Somehow during dessert the conversation turned to the rash of break-ins lately, and the near-tragic accident through which Mac and Sharon had met. It was during that discussion that Mac learned Blake Fox was a private investigator in Atlanta; Wade seemed to value his advice about tracking down the culprits. Aware that Mac was listening closely, Wade turned to him at one point and said, “Do you have anything you’d like to add, Mac?”
“Sounds to me as if you’ve got it covered,” Mac answered with a slight shrug.
“What would he know about police work?” Brad muttered across the table, his tone jeering. “He just fixes up houses.”
“Tell that to some of the crooks he put behind bars in Savannah,” Wade answered, implicitly rebuking Brad for his rudeness.
Mac swallowed a groan. He hadn’t meant for this to come up today. He should have known better. Even among this relatively discreet group, secrets seemed to have a way of coming out.
CHAPTER THIRTEEN
“YOU WERE A COP, Mac?” Blake asked, apparently the first to understand the reference.
He nodded, almost feeling Sharon’s startled gaze on his face. “For ten years. I retired a few years ago to become a restoration contractor, something I’d always been interested in trying.”
“I don’t suppose you want me to mention your citations? Or the fact that you retired after being shot in the line of duty, saving a group of innocent bystanders from a lunatic with an assault rifle?”

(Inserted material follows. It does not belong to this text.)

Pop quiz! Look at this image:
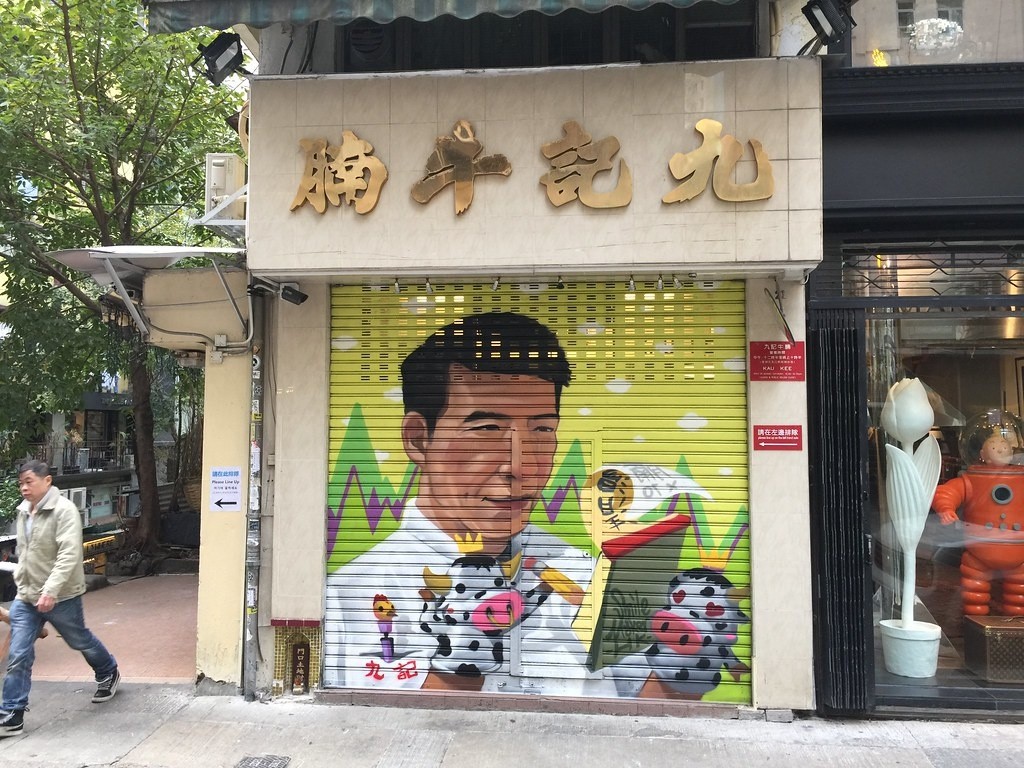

Wade’s expression was so bland Mac was half tempted to punch him, just to see if it ruffled him. The chief really had investigated him thoroughly. Hell, he’d probably even talked to Mac’s superior officers in Savannah. He’d been right when he’d assumed that there wasn’t much that slipped past Wade Davenport.
“You were shot?” Sharon whispered, looking pale.
He shook his head reassuringly. “Just grazed. Hardly a scratch.”
It was a lie, of course. He’d been hospitalized for ten days. But he saw no need to go into that now.
Jamie McBride was the one who broke the startled silence, and of course she did it with an outrageous comment. “Cordero-the-hero,” she murmured, tongue in cheek. “That’s what they call you around town, you know, because you saved Sharon’s life that night. Just imagine the name you’d pick up if they heard about this.”
Mac felt his cheeks darken, the closest he’d come to a blush in years. Wade laughed. Trevor rolled his eyes in resignation at his wife’s impudence. Brad Henderson made a sound of disgust and pushed away from the table. “C’mon, Clay, let’s go check out your new game. I’m starting to get nauseous.”